Exercise instructions: Count the lines of the material below that contain the word "gravel". Reply with the number alone.

Excerpted records:

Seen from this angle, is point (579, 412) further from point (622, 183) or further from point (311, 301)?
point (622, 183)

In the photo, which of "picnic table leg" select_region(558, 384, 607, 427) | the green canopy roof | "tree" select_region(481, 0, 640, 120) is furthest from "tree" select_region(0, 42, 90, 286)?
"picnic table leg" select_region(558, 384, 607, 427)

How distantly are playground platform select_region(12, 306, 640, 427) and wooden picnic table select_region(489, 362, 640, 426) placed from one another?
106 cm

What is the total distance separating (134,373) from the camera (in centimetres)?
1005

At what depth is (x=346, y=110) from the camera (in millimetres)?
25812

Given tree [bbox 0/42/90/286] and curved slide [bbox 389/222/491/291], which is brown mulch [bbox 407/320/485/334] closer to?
...
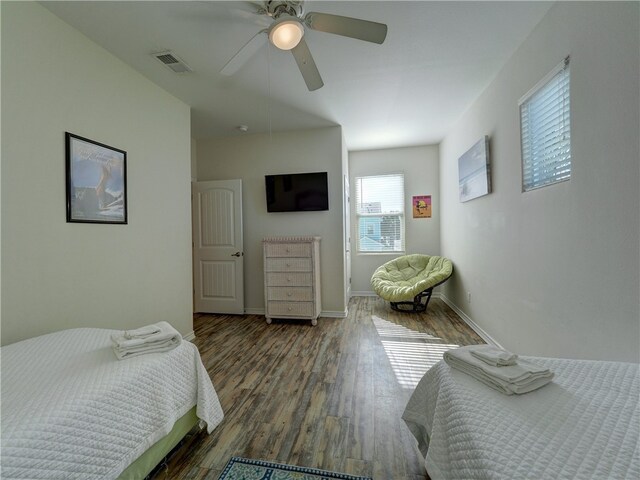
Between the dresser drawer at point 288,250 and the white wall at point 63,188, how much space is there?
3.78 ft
---
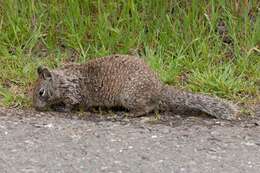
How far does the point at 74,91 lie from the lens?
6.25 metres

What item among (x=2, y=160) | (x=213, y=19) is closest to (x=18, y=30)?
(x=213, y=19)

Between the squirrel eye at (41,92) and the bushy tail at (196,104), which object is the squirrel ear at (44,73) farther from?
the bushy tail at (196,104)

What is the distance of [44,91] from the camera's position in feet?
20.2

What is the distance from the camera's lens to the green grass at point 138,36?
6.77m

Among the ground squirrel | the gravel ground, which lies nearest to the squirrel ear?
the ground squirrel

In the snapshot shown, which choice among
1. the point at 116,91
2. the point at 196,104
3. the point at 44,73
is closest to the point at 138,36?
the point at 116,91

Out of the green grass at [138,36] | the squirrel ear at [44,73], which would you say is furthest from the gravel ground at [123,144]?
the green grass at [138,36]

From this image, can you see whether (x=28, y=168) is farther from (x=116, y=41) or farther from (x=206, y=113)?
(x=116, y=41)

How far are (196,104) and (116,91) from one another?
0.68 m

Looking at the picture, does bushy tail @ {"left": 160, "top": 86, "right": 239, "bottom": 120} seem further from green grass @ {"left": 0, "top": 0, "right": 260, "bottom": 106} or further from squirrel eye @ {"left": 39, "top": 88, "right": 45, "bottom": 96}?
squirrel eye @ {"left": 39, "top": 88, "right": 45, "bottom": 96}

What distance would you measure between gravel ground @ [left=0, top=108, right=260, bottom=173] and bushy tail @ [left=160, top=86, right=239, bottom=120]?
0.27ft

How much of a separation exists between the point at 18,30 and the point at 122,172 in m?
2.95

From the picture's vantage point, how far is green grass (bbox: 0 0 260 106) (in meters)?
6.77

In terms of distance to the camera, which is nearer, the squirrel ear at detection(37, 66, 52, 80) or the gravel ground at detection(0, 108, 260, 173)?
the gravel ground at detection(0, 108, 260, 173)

Response for this exercise: 5